• Your instructions:
Give the material once more, word for word, without any images.

• Available data:
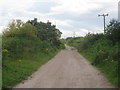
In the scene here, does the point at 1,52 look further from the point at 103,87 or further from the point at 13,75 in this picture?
the point at 103,87

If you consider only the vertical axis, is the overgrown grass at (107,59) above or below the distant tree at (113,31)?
below

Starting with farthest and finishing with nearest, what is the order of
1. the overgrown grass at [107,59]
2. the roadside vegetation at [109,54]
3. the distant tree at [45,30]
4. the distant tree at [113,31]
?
1. the distant tree at [45,30]
2. the distant tree at [113,31]
3. the roadside vegetation at [109,54]
4. the overgrown grass at [107,59]

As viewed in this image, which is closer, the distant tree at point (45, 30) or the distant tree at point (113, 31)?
the distant tree at point (113, 31)

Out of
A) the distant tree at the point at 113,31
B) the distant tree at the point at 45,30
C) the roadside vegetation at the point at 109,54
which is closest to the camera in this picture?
the roadside vegetation at the point at 109,54

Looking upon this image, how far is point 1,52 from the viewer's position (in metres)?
→ 18.6

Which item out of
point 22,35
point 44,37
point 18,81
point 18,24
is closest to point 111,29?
point 22,35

• Solution for this exercise:
In the scene here, does the point at 1,52 look further from the point at 103,87 or further from the point at 13,75 in this picture?
the point at 103,87

If you consider only the vertical axis, is the overgrown grass at (107,59) above or below the distant tree at (113,31)?
below

Starting with farthest and finishing with nearest, what is the order of
1. the overgrown grass at [107,59]
2. the roadside vegetation at [109,54]
3. the distant tree at [45,30]
4. the distant tree at [113,31]
?
1. the distant tree at [45,30]
2. the distant tree at [113,31]
3. the roadside vegetation at [109,54]
4. the overgrown grass at [107,59]

As viewed in this image, which is closer, the distant tree at point (45, 30) or the distant tree at point (113, 31)?
the distant tree at point (113, 31)

Out of
A) the distant tree at the point at 113,31
B) the distant tree at the point at 45,30
C) the roadside vegetation at the point at 109,54
which is closest to the camera in this picture?
the roadside vegetation at the point at 109,54

Looking upon this image, how far is point 1,52 from the viewer's position (in metres)?
→ 18.6

Which item out of
point 22,35
point 44,37
point 18,81
point 18,24
is closest to point 111,29?
point 22,35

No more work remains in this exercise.